- Work request -
Write out again, please, the records below from the first line to the line holding "A: Grey peacock", inclusive, and nothing else.

(Records excerpted from a collection)
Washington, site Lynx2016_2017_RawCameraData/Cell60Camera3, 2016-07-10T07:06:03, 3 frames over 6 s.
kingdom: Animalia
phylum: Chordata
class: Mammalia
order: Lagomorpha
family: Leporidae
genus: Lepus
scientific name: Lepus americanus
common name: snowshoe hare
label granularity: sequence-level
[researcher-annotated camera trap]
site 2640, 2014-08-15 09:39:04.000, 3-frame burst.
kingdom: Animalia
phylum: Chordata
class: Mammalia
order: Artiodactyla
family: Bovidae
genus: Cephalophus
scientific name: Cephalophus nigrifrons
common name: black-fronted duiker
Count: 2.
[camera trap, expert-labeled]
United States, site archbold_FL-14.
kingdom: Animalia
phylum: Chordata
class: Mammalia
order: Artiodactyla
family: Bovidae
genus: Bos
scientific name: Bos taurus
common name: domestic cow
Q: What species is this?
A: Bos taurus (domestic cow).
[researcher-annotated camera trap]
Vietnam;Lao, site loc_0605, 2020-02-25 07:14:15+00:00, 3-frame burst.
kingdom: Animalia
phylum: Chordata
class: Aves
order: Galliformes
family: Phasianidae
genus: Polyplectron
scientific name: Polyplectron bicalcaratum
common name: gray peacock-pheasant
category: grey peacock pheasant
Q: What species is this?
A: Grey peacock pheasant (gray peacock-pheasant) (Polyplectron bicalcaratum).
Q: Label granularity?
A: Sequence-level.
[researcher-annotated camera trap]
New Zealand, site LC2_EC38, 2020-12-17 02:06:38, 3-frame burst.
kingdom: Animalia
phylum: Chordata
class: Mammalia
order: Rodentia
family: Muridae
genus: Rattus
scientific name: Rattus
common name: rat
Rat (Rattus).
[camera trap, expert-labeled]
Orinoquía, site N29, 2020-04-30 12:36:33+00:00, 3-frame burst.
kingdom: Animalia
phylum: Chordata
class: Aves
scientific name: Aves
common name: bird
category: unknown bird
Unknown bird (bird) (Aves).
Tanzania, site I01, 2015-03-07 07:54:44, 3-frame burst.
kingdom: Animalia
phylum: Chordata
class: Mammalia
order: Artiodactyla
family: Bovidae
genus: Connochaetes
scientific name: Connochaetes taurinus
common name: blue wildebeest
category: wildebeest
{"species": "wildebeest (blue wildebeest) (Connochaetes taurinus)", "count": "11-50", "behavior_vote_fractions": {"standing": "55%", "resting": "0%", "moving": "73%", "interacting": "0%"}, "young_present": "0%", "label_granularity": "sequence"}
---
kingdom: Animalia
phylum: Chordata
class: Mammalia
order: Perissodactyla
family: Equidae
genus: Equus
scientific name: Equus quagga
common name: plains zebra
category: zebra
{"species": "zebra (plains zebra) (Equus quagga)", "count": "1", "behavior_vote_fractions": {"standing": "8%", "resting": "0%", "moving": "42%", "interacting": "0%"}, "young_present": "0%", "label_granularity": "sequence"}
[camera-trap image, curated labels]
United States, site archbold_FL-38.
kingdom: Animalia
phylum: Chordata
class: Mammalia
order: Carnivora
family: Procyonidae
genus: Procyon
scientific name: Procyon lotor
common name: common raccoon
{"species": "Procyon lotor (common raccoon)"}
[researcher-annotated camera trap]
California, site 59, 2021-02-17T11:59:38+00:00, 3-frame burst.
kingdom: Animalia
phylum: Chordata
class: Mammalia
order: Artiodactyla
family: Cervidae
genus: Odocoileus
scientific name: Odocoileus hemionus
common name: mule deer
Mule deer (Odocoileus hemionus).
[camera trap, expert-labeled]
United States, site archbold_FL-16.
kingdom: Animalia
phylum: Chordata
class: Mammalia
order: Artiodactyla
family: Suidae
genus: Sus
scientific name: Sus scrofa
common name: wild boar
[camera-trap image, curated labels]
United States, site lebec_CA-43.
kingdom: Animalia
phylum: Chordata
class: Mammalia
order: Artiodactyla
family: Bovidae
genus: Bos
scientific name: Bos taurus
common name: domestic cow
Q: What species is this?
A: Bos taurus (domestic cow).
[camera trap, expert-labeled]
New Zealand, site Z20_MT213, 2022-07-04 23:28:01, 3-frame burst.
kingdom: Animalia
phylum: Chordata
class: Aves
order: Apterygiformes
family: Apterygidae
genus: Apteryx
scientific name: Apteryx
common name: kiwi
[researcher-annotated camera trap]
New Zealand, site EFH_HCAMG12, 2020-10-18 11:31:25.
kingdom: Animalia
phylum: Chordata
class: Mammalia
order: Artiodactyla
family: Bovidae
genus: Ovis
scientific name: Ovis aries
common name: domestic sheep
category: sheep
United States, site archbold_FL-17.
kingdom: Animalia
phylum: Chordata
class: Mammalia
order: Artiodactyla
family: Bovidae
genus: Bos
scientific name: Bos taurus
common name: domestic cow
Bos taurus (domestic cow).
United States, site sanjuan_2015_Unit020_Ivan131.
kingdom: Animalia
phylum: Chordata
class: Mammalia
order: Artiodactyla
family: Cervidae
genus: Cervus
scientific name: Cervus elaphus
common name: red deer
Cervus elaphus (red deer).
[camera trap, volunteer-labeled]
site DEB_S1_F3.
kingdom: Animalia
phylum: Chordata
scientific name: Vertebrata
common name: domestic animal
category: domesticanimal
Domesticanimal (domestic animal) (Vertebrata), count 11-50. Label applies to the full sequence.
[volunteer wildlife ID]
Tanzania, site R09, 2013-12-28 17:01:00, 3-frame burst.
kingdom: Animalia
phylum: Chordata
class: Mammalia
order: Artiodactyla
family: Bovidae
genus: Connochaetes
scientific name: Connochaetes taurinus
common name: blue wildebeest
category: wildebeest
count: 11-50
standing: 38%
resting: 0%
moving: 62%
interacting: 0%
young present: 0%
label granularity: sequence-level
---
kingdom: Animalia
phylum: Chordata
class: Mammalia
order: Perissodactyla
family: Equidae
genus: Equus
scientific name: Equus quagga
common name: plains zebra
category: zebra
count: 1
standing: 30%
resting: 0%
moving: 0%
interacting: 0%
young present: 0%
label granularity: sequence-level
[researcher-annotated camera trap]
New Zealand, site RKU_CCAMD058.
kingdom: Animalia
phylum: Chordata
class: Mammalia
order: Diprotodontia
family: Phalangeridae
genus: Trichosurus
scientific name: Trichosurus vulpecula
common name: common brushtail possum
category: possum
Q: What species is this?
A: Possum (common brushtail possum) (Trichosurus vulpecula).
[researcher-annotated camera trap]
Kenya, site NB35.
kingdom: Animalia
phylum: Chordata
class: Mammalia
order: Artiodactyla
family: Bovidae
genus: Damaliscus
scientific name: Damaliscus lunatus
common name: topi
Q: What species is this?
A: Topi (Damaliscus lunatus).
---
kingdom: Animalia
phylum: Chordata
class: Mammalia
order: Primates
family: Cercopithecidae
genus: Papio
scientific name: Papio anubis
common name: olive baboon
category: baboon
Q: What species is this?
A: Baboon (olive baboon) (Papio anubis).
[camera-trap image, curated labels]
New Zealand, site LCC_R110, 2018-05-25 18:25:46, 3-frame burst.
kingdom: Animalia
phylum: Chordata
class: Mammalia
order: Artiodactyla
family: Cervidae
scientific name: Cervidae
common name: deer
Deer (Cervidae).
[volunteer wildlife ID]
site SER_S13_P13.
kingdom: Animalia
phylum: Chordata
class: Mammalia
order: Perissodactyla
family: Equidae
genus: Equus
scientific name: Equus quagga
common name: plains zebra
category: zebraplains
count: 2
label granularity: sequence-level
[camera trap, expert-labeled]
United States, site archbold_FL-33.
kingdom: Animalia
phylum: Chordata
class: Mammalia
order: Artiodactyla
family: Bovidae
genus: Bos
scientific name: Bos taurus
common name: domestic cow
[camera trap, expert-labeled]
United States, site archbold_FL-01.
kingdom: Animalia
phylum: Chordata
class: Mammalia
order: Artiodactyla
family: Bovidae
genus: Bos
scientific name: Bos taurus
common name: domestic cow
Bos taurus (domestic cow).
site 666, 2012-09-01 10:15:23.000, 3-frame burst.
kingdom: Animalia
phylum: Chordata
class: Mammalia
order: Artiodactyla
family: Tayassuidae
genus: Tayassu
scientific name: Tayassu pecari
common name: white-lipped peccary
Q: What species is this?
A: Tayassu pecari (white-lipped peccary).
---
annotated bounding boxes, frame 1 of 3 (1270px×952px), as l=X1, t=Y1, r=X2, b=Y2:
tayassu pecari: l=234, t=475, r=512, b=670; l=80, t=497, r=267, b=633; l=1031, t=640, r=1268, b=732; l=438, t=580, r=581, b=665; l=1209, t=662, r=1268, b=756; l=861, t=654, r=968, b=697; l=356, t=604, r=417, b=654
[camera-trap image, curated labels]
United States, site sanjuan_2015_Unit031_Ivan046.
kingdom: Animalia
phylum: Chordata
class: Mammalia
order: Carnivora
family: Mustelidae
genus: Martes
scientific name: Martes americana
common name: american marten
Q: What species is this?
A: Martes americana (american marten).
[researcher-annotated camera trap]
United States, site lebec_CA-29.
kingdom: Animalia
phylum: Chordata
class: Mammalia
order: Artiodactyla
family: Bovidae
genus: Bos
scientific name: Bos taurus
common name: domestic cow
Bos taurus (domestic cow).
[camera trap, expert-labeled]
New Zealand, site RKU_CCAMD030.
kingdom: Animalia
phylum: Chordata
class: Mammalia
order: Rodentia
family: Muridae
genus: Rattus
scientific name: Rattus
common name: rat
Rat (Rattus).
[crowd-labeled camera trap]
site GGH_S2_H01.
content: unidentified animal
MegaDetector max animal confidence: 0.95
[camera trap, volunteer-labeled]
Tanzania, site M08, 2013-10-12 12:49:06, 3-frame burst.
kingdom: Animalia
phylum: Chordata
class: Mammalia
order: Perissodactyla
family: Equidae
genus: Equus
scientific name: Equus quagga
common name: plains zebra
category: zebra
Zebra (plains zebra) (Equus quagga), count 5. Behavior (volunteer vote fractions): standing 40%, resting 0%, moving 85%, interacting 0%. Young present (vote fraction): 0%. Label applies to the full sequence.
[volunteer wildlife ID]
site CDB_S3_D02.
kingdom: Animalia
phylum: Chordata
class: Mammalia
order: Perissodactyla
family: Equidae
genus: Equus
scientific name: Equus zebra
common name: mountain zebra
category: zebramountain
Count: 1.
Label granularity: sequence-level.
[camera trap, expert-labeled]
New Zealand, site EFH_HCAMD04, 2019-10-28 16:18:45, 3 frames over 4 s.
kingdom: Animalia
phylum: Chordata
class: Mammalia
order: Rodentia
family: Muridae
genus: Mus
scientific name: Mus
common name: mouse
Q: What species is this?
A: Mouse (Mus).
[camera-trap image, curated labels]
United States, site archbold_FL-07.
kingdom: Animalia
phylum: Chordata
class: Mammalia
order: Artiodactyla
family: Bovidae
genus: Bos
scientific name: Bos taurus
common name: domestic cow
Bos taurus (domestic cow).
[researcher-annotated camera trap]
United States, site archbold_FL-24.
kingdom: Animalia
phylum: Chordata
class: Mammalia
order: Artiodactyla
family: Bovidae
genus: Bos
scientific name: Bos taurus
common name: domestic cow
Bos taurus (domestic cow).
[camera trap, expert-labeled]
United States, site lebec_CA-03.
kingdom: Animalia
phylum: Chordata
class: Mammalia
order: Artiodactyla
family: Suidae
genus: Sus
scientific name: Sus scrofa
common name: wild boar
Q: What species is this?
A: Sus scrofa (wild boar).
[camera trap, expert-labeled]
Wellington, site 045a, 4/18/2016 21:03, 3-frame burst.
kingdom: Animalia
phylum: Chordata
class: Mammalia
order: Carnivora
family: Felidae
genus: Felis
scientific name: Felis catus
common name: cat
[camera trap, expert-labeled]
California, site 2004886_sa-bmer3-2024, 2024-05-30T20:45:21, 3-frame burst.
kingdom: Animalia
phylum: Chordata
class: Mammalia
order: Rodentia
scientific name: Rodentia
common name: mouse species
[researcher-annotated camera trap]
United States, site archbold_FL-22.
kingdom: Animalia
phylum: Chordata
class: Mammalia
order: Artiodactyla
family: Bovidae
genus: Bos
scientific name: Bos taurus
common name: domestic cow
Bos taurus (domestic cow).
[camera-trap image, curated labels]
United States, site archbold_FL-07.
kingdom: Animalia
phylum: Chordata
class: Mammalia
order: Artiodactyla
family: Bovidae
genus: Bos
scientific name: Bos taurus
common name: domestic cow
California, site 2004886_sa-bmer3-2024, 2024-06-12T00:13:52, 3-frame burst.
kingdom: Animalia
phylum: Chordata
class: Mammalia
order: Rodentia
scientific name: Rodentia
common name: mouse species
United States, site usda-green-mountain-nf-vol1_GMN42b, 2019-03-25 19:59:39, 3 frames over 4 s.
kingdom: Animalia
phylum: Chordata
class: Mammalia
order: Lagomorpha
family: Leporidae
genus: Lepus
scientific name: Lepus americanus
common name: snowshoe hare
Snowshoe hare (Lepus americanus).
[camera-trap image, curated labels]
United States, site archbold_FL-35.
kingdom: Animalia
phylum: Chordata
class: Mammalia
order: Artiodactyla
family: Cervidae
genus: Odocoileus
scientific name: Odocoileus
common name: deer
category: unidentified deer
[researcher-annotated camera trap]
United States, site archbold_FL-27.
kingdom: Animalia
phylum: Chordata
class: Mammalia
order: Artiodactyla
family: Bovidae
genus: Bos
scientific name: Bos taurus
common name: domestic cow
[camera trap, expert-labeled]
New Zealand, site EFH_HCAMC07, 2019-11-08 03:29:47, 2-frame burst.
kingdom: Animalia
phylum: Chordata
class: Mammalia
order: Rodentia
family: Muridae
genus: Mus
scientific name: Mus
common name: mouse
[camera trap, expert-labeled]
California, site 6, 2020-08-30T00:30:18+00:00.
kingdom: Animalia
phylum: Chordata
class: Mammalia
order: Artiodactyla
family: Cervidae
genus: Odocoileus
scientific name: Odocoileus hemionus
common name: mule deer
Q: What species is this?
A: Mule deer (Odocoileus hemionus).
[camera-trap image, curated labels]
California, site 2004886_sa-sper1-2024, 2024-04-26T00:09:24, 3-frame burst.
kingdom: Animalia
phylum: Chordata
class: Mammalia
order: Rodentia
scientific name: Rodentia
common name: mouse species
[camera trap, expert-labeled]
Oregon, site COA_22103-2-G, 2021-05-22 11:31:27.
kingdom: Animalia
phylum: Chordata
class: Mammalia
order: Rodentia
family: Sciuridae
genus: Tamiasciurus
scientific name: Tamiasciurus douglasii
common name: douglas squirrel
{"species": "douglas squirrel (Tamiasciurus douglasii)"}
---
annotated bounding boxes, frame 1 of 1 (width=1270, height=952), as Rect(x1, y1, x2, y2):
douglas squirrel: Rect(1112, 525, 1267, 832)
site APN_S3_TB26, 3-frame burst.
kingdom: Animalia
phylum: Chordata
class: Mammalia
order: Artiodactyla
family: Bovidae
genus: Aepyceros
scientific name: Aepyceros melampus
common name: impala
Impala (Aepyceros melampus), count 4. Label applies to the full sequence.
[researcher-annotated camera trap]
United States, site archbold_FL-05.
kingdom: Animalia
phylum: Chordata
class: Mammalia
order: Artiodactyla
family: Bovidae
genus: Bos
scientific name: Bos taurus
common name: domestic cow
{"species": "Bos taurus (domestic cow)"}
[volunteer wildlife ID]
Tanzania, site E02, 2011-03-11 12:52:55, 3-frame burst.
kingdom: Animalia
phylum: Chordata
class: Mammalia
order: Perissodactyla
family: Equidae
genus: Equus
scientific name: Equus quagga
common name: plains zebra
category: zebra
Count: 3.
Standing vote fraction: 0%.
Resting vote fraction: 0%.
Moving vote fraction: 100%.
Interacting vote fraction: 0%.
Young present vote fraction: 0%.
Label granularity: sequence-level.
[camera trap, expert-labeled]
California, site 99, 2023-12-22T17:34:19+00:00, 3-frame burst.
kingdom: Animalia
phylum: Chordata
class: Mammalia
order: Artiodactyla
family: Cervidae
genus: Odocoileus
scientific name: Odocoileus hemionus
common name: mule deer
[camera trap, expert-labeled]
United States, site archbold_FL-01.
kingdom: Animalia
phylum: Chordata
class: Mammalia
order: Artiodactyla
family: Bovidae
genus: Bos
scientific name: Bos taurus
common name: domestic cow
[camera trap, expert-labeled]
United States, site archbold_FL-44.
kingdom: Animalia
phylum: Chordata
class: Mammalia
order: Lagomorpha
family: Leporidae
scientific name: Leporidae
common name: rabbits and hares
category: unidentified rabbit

- Your solution -
Washington, site Lynx2016_2017_RawCameraData/Cell60Camera3, 2016-07-10T07:06:03, 3 frames over 6 s.
kingdom: Animalia
phylum: Chordata
class: Mammalia
order: Lagomorpha
family: Leporidae
genus: Lepus
scientific name: Lepus americanus
common name: snowshoe hare
label granularity: sequence-level
[researcher-annotated camera trap]
site 2640, 2014-08-15 09:39:04.000, 3-frame burst.
kingdom: Animalia
phylum: Chordata
class: Mammalia
order: Artiodactyla
family: Bovidae
genus: Cephalophus
scientific name: Cephalophus nigrifrons
common name: black-fronted duiker
Count: 2.
[camera trap, expert-labeled]
United States, site archbold_FL-14.
kingdom: Animalia
phylum: Chordata
class: Mammalia
order: Artiodactyla
family: Bovidae
genus: Bos
scientific name: Bos taurus
common name: domestic cow
Q: What species is this?
A: Bos taurus (domestic cow).
[researcher-annotated camera trap]
Vietnam;Lao, site loc_0605, 2020-02-25 07:14:15+00:00, 3-frame burst.
kingdom: Animalia
phylum: Chordata
class: Aves
order: Galliformes
family: Phasianidae
genus: Polyplectron
scientific name: Polyplectron bicalcaratum
common name: gray peacock-pheasant
category: grey peacock pheasant
Q: What species is this?
A: Grey peacock pheasant (gray peacock-pheasant) (Polyplectron bicalcaratum).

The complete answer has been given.